|James Carson Breckinridge|
|Born||October 13, 1877|
|Died||March 2, 1942(aged 64)|
|Place of birth||Memphis, Tennessee|
|Place of death||Summit Point, West Virginia|
|Place of burial||Lexington Cemetery|
|Service/branch||United States Marine Corps|
|Years of service||July 11, 1898 to October 1, 1941|
United States occupation of Nicaragua
*Battle of Veracruz
United States occupation of the Dominican Republic
|Relations||Dorothy Throckmorton Thomson, John C. Breckinridge|
James Carson Breckinridge (September 13, 1877 – March 2, 1942) was a lieutenant general of the United States Marine Corps. He was the son of Clifton Rhodes Breckinridge and a member of the prominent Breckinridge family.
Breckinridge was appointed as a second lieutenant in 1899 to fight in the Spanish–American War, seeing service at Cavite in the Philippines. He was promoted to captain on July 23, 1901, serving as the commander of Marine detachments at sea through that decade. He served ashore in Panama and Nicaragua from late 1909 to early 1911, months later, temporary expeditionary duty in Cuba. In April 1914, he participated in the United States occupation of Veracruz while in command of the Marine attachment from the USS Utah. He received a commendation for his conduct in battle.
Breckinridge served as naval attaché at many diplomatic posts from April 1916 to September 1918, to include Petrograd, Russia, Christiania, Norway, Copenhagen, Denmark, and Stockholm, Sweden. His service would earn him the Navy Cross, for "distinguished service in the line of his profession as Naval Attache to the American Legations at Christiana and Stockholm, and for a time also at Copenhagen. At all of these posts of duty, the service of information established and conducted was of great value to the United States and allied Powers." He was promoted to major on June 12, 1916, to lieutenant colonel two months later, and to colonel on July 1, 1918.

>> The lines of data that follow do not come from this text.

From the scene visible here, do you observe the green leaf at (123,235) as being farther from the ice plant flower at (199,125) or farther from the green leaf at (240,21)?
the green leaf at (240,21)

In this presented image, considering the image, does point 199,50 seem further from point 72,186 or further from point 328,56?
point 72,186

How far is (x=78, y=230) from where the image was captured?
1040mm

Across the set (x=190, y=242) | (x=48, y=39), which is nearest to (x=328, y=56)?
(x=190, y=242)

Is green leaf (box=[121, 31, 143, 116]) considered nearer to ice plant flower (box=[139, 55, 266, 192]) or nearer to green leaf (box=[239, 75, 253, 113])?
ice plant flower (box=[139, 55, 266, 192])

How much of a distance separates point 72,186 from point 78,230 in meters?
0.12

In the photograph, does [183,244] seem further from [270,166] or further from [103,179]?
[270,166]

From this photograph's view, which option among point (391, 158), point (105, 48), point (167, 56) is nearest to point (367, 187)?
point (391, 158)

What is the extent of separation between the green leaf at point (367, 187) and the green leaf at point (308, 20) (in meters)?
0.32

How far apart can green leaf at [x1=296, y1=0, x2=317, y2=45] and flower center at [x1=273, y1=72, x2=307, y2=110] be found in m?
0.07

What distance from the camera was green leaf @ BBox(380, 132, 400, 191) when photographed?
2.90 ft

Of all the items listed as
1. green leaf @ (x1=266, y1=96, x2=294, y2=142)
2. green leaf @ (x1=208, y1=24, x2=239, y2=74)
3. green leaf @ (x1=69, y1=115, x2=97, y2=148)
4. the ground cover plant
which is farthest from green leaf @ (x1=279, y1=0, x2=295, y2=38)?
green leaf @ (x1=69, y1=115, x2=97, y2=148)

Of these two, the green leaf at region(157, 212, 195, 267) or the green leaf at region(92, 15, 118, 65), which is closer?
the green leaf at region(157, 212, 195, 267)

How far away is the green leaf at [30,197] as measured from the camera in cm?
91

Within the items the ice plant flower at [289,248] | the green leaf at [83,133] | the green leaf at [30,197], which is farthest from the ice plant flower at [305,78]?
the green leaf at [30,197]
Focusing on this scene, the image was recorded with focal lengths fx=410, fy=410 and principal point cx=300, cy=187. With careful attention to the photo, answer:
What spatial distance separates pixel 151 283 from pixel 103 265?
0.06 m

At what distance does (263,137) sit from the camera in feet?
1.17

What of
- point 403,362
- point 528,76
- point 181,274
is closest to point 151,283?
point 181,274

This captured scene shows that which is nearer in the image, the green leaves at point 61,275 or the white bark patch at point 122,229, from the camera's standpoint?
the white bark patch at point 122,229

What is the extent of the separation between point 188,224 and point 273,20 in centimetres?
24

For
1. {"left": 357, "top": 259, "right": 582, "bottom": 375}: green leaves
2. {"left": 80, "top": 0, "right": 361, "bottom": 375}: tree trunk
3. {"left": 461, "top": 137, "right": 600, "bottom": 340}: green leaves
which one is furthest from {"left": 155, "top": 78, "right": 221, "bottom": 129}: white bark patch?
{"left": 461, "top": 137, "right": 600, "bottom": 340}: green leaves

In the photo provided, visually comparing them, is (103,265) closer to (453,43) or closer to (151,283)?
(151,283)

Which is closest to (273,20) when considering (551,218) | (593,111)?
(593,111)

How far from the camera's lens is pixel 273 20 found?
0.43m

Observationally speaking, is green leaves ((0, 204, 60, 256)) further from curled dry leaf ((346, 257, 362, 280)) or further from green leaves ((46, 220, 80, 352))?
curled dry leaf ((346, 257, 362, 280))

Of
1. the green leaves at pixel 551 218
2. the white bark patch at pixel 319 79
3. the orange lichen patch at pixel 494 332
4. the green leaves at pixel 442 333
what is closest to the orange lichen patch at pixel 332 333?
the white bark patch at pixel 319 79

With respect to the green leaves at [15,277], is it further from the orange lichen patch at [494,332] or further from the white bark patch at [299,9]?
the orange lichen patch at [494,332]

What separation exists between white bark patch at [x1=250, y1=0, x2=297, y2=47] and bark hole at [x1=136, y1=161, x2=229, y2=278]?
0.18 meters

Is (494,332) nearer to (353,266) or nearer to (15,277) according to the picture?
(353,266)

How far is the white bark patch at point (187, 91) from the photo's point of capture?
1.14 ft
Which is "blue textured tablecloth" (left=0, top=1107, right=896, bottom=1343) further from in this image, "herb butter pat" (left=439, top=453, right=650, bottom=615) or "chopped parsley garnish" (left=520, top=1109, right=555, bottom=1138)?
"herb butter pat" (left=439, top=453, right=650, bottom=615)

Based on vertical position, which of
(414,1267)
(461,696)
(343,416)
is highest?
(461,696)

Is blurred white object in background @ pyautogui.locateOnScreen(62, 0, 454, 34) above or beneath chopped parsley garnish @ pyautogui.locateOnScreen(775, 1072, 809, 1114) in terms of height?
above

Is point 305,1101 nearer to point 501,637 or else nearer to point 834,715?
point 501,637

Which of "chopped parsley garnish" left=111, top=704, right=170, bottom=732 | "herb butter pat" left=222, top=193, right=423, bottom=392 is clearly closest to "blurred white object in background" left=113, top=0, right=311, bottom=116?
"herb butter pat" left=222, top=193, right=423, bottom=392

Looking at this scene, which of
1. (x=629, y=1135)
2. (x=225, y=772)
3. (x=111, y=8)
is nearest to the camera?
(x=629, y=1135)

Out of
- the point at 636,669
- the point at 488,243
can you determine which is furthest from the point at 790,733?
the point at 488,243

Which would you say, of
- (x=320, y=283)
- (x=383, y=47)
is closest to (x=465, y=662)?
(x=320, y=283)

From February 1919 to October 1920, he commanded the 15th Regiment, 2nd Brigade of Marines, in the occupation of the Dominican Republic, and from October 4, 1920 to May 5, 1921, was in command of the Guardia National Dominicana. In 1922, he returned to the United States to attend the Army War College, then commanded Marine Barracks, Washington, D.C. from August 1923 to September 1925. From 1925 to 1927, Breckinridge was attached to the USS Seattle as Fleet Marine Officer and aide on the Staff of the Commander in Chief, United States Fleet. He next served as chief of staff for, and later commanded the 1st Marine Regiment at Marine Barracks, Quantico, Virginia from December 1, 1927 to December 25, 1929. In July 1928, he was placed in command of the Marine Corps Schools at Quantico.
From January 28, 1930 until March 13, 1932, Breckinridge commanded the Marine Detachment at the American Legation, Peiping, China, and was promoted to brigadier general on October 31, 1931. Following this, he returned to Quantico to command Marine Corps Schools again until January 6, 1935, having been promoted to major general on February 1, 1935. He was ordered to San Francisco, California, to assume command of the Department of the Pacific until June 24, 1937, when he again returned to Quantico as commander until September 1939. He then commanded Marine Barracks, Parris Island, South Carolina until his retirement effective October 1, 1941, having attained the statutory retiring age of 64 years. He received a promotion to lieutenant general at that date in recognition of his decorated service as a combat veteran.
Retirement and death
He retired on October 1, 1941, and returned to his home in the Shenandoah Valley. After his death, according to his wishes, he was buried in the Breckinridge family plot at Lexington Cemetery in Lexington, Kentucky.
Awards and honors
|Navy Cross||Marine Corps Expeditionary Medal||Spanish Campaign Medal||Philippine Campaign Medal|
|Army of Cuban Pacification Medal||Mexican Service Medal||World War I Victory Medal||American Defense Service Medal|
The USS General J. C. Breckinridge (AP-176) and the James Carson Breckinridge Professional Library at the Marine Corps University is named for him, as a tribute for his efforts to prepare the next generation of Marines for World War II.